Em determinados momentos de vida João desejava se tornar outro. Não era sempre, era de vez em quando.
Por exemplo, quando ouvia músicas bonitas João queria se tornar o autor dessas músicas e colher as glórias
devidamente pagas em bebidas, mulheres, histórias de bar e novas composições pra continuar fazendo boa
música e colhendo glórias. Também era assim no cinema, bastava ver um filme desses que logo ao subir o
letreiro e começar o burburinho ele já se sentia o prestigiado diretor, as vezes o galã e percebia a própria
presença invadindo os expectadores incrédulos que viriam falar com ele, perguntando como ele, oh!, ele
João Cláudio, tinha podido realizar àquela obra genial e ao mesmo tempo ter interpretado o galã com tanta
maestria, tornando-se, naturalmente, além de um genuíno diretor-galã um ótimo partido pra qualquer menina
bonita; bom conversa, boa pinta, um verdadeiro objeto de desejo, ele, oh! gênio, João Cláudio Lima.

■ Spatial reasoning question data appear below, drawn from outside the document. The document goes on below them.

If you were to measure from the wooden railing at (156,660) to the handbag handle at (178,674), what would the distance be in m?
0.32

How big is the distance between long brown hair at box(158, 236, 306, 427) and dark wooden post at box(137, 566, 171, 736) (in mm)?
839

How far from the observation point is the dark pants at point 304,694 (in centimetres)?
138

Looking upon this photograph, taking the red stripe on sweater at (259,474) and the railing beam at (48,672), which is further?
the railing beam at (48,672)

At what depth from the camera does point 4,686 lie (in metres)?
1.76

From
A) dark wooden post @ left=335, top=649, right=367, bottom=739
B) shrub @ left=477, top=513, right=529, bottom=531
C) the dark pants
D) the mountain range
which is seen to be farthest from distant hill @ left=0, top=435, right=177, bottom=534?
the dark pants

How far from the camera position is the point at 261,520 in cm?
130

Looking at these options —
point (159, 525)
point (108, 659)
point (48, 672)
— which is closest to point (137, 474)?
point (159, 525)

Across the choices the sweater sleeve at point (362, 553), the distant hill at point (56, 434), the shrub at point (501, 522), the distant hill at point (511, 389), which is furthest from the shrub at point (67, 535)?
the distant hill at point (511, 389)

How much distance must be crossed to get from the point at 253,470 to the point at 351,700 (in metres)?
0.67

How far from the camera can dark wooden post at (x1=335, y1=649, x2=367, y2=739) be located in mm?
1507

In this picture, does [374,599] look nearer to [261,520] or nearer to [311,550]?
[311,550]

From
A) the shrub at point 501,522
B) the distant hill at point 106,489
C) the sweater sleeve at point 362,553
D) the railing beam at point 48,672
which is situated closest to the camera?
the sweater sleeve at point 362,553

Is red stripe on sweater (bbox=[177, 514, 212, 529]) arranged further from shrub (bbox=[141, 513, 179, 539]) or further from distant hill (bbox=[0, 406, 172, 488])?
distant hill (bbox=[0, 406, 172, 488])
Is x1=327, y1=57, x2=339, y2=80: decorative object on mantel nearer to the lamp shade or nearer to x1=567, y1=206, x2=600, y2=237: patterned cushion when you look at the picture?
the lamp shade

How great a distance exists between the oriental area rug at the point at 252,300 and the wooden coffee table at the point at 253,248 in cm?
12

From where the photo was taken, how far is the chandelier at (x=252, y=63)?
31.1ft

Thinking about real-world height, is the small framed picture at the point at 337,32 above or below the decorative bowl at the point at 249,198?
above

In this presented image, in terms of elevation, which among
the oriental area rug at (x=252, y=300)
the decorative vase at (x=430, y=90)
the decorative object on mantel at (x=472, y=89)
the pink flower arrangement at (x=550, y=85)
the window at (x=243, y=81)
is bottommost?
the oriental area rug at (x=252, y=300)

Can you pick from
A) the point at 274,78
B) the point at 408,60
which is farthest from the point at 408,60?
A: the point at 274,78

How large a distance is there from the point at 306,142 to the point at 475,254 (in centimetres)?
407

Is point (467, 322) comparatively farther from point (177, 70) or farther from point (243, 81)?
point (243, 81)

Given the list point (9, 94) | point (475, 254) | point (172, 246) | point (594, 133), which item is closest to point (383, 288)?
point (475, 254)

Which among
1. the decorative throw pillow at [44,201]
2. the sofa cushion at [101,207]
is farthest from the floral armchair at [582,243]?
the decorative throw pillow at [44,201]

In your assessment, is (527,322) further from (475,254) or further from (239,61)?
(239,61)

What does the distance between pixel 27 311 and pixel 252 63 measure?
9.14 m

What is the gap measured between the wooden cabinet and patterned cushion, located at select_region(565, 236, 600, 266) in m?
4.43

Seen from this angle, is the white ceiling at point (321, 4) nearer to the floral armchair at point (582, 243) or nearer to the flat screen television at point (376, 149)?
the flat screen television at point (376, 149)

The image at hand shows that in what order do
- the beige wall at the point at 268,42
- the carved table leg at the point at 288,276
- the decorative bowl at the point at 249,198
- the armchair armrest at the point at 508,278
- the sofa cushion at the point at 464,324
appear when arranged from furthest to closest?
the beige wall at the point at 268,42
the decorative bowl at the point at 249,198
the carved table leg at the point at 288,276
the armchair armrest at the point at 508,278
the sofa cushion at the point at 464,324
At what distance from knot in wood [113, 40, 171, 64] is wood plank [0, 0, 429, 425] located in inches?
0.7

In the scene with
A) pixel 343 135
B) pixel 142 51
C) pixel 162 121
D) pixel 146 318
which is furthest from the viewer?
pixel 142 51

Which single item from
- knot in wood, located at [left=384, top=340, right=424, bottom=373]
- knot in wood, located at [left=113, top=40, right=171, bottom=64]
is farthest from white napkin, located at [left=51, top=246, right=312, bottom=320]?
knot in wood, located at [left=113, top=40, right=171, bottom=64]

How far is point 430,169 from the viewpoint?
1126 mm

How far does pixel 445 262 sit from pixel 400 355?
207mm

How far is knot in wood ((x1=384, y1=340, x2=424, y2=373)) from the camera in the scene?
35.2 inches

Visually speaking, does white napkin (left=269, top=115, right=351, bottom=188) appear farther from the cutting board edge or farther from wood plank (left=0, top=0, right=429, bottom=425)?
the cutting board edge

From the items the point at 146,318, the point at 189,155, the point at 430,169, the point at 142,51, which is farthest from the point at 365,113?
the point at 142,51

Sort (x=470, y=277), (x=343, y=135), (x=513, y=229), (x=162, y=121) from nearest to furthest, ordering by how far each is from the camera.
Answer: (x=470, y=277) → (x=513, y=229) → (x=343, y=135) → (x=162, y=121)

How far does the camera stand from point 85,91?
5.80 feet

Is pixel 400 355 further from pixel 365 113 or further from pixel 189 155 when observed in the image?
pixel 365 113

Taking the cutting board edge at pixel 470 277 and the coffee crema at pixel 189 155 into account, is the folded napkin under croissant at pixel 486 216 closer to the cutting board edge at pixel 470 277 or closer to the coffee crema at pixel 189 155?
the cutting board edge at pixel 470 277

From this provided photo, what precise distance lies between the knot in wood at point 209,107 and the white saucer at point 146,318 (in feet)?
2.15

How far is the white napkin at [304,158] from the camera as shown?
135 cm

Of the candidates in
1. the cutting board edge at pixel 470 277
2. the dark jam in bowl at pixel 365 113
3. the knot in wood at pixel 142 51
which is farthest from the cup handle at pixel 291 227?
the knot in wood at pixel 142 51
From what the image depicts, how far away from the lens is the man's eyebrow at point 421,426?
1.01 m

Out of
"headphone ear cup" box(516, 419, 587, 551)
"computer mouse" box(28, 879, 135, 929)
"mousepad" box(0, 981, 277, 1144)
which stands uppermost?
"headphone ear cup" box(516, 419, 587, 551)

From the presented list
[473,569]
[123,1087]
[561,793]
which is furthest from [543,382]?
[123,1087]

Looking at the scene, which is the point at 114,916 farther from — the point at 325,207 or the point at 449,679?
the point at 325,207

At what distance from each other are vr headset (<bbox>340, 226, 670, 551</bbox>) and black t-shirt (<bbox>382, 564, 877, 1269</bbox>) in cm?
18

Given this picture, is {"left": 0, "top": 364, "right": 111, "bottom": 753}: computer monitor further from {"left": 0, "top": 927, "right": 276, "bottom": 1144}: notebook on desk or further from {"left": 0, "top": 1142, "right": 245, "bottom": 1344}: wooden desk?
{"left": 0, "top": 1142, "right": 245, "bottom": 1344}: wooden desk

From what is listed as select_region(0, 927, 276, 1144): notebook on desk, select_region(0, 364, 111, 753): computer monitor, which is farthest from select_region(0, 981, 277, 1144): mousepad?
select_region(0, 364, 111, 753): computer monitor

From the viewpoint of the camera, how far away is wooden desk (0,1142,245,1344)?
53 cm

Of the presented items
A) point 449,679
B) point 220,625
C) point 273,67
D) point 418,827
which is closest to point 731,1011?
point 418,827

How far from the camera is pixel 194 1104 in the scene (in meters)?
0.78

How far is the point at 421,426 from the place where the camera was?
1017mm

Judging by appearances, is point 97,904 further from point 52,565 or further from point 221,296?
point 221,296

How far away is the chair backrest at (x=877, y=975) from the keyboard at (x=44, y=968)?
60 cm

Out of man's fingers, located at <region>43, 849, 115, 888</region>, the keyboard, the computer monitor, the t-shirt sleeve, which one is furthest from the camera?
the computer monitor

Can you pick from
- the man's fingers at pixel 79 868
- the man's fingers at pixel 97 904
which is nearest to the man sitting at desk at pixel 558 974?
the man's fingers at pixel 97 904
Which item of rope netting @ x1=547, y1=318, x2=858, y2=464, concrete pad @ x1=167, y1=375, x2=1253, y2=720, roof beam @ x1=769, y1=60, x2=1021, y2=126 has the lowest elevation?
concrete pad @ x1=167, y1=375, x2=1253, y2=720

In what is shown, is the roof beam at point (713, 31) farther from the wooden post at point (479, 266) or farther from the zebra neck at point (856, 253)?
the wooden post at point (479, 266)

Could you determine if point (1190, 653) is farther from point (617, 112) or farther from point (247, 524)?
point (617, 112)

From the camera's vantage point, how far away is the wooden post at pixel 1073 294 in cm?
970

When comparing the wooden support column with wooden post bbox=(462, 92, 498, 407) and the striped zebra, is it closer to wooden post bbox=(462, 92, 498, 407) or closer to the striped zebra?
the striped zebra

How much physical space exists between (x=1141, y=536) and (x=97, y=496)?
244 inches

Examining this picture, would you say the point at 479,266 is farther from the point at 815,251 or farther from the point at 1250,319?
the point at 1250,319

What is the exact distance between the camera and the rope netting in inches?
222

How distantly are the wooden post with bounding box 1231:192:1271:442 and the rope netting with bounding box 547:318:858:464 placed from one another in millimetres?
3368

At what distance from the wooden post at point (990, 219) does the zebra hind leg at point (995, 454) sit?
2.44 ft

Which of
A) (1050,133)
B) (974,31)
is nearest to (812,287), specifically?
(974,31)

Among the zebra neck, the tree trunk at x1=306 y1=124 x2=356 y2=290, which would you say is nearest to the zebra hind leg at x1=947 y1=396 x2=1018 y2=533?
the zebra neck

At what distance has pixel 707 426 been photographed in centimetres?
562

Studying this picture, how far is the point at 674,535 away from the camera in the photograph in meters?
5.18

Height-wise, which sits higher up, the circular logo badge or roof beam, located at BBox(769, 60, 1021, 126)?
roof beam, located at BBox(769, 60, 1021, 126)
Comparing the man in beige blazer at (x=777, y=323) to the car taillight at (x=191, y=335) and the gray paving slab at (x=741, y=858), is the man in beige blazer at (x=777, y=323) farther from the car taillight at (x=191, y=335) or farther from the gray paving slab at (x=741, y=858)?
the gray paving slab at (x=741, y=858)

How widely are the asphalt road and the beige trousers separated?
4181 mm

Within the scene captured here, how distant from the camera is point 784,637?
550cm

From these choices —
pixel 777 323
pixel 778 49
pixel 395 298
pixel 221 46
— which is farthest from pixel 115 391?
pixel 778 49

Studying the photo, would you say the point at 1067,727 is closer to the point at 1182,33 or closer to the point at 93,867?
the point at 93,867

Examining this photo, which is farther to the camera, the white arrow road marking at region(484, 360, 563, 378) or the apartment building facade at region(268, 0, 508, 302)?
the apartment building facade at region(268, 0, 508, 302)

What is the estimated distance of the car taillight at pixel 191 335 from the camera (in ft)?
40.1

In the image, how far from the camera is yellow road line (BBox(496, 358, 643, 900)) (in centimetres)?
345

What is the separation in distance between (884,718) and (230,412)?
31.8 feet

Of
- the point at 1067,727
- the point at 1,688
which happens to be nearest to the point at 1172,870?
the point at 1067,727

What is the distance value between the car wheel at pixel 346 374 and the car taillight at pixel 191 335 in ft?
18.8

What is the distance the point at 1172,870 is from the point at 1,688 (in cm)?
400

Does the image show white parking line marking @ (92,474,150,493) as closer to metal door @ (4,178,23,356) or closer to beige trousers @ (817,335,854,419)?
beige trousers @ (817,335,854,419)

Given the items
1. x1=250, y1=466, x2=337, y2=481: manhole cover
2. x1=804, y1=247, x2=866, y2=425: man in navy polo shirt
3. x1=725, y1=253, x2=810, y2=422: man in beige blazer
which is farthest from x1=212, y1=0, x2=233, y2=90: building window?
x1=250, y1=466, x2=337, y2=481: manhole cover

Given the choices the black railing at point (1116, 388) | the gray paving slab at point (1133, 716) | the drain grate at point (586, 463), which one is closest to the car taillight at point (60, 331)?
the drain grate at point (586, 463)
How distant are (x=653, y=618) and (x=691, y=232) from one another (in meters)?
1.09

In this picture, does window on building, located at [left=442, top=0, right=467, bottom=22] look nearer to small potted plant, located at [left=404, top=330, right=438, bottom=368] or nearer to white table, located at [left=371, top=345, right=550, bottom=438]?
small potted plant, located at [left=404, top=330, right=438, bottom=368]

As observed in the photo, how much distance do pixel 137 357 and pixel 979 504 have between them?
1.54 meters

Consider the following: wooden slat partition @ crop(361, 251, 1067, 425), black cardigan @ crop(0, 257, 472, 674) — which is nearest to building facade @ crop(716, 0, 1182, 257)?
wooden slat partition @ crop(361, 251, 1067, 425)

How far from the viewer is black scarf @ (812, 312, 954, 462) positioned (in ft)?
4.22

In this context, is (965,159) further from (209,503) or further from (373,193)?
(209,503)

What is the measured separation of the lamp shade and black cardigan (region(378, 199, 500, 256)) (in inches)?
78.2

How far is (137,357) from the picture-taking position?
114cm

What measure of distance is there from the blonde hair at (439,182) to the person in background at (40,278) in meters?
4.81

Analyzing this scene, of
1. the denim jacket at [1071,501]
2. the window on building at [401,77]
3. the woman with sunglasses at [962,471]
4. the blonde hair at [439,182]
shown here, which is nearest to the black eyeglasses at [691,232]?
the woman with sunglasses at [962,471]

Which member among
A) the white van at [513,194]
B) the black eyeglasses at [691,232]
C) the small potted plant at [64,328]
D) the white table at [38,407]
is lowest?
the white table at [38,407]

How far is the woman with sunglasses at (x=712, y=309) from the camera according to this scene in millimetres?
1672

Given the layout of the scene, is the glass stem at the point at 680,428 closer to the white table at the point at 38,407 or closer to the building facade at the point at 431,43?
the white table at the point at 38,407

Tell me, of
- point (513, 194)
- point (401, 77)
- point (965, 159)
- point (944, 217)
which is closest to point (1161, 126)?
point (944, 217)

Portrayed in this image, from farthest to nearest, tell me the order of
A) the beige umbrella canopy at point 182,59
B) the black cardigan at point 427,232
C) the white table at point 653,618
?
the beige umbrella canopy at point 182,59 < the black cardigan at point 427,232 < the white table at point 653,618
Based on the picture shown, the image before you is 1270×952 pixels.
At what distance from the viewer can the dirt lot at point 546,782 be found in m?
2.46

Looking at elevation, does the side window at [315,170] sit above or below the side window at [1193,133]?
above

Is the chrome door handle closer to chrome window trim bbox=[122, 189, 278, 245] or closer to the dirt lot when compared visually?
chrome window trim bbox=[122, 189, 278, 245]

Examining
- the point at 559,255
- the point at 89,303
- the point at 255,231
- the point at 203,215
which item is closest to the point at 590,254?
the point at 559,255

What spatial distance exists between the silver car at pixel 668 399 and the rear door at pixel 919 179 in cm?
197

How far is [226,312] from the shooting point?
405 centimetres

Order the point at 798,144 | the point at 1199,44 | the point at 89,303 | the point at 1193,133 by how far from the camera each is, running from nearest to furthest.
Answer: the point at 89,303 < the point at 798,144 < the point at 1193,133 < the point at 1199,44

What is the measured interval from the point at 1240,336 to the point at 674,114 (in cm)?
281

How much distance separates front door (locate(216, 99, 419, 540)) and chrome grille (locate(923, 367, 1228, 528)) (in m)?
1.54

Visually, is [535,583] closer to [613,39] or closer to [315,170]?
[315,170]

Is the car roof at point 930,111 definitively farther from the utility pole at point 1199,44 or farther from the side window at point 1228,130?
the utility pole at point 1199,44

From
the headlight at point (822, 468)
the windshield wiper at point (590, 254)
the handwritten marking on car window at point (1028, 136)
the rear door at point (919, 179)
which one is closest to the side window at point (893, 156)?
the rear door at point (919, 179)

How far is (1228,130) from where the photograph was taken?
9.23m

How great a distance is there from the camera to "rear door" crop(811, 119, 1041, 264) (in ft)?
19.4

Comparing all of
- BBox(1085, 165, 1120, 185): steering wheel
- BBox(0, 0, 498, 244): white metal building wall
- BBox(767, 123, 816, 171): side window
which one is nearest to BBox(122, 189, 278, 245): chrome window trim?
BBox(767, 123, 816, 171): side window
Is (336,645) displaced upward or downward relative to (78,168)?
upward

Mas voltando pro atual tempo/espaço, João por alguns segundos desejava apenas ter um lampejo, simples,
de breve duração e que servisse tão somente para àquela situação embaraçosa que se apresentava entre ele
e a tela do computador... João rabiscava o caderno, colocava boas músicas, bisbilhotava revistas e fazia todo
possível para se inspirar e criar uma frase de efeito, uma frase que o fizesse tão brilhante quanto os bons músicos,
atores, diretores de cinema e pessoas geniais afim de conseguir um lugar no hall da fama de jurados invisíveis que
julgariam àquilo somente pela qualidade e não por indicação de terceiros ou por ele possivelmente ser filho de
bancários, alguém famoso ou algo assim. Não, João queria simplesmente que olhassem pra aquele pedacinho da
sua obra e suspirassem, uau!, (british accent e cara de impressionado) reconhecendo sua capacidade inventiva e
de adequação bem como a premiando. Imaginava até a frase ficando mundialmente famosa depois de pichada nos
muros da cidade e usada nas propagandas e piadinhas de talk show e ela já estava quase surgindo, esperava
somente por um oportuno momento de êxtase e libertação pra que ela brilhantemente aparecesse, ah João, vêm,
vêm, isso, vêm JOÃO, ah vêmmm...calma, calma João, está chegando, quase-quase, é só esperar mais um pouco.
E João rabiscava, escrevia, rascunhava desesperadamente afim de colocar aquele mar de pensamentos no prato e
garfar os jurados pelas vias indiscutíveis, viscerais, ganhar o concurso e celebrar com sua linda namorada um jantar
a luz de velas e daí pra festa de premiação, talvez não bem uma festa, mas ao próprio prêmio que era uma espécie
de festa obtida com méritos próprios e – Aaah, João. Alívio!